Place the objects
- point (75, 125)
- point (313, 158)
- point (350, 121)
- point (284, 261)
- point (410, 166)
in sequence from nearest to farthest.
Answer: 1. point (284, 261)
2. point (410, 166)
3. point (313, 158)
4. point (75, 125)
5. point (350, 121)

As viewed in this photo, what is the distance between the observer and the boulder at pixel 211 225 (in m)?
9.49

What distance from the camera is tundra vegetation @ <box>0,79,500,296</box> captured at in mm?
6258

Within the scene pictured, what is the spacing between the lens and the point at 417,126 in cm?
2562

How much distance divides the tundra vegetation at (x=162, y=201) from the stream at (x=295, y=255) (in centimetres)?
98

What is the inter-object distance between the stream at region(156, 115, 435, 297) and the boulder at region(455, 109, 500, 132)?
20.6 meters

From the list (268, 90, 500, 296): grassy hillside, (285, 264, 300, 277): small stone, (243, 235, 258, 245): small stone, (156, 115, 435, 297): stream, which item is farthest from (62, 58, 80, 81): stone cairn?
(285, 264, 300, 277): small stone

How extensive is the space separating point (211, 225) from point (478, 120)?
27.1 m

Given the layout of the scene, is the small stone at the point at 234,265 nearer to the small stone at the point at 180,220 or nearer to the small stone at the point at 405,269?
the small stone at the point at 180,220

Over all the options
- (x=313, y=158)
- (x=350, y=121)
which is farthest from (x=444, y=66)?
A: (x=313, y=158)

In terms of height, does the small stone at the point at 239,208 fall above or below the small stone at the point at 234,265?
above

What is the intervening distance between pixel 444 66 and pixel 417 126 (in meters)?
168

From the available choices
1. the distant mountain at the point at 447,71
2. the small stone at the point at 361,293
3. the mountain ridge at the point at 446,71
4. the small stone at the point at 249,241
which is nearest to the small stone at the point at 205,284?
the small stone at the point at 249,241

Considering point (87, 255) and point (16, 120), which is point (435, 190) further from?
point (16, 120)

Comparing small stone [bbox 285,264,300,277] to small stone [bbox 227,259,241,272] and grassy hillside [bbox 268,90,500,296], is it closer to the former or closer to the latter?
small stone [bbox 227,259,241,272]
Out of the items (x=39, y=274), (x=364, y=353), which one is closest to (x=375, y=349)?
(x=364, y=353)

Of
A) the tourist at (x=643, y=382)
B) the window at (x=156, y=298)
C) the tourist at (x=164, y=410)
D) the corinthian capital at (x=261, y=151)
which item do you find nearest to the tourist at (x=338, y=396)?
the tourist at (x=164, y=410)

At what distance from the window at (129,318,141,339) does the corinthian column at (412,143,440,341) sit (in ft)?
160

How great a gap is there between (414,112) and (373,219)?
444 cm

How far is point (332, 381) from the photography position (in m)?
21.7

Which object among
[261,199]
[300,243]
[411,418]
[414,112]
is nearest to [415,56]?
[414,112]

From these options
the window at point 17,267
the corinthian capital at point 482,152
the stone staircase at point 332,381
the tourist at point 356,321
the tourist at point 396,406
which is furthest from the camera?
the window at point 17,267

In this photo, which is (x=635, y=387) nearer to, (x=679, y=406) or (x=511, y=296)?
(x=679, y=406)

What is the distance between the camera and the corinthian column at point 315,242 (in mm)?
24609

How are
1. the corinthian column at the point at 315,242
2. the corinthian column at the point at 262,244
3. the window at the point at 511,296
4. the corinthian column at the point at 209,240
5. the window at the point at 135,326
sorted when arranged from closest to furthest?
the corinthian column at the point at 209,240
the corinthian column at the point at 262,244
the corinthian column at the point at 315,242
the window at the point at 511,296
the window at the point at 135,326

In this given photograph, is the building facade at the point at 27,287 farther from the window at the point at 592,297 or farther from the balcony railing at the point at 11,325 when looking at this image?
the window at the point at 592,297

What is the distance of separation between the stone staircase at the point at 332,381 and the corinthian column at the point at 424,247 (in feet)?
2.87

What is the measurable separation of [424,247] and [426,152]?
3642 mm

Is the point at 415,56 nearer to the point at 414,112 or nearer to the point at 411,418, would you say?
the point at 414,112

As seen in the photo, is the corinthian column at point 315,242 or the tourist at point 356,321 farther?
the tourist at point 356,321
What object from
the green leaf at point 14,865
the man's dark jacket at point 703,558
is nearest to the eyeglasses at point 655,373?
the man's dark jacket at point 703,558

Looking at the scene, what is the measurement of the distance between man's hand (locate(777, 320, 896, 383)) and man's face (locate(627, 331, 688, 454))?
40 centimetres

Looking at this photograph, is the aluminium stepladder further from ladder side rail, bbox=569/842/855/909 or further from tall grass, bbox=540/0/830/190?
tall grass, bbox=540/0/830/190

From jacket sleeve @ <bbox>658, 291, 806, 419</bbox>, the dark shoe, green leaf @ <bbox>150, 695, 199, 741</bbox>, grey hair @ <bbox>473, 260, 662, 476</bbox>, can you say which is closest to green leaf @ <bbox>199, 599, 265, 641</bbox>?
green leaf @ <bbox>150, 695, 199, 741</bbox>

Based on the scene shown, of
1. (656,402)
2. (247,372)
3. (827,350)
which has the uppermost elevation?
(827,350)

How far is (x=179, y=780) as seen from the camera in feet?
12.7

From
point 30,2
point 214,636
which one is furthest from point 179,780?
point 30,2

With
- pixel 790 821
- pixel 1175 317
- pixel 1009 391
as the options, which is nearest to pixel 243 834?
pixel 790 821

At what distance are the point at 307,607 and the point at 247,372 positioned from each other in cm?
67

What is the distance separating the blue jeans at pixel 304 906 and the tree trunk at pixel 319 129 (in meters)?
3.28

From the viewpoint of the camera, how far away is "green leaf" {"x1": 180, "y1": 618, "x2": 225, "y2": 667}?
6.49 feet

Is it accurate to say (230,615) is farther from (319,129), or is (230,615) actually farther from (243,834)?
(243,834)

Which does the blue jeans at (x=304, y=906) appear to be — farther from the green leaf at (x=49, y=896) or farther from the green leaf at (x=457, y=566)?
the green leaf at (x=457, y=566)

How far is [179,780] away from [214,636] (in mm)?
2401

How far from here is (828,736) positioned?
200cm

### Directive
Copy everything from the line containing "How far is [179,780]" down to the end of the listing, with no changes.

### Correct response
How far is [179,780] away from [214,636] (in mm)?
2401

How far from here is (828,736) positioned?
200cm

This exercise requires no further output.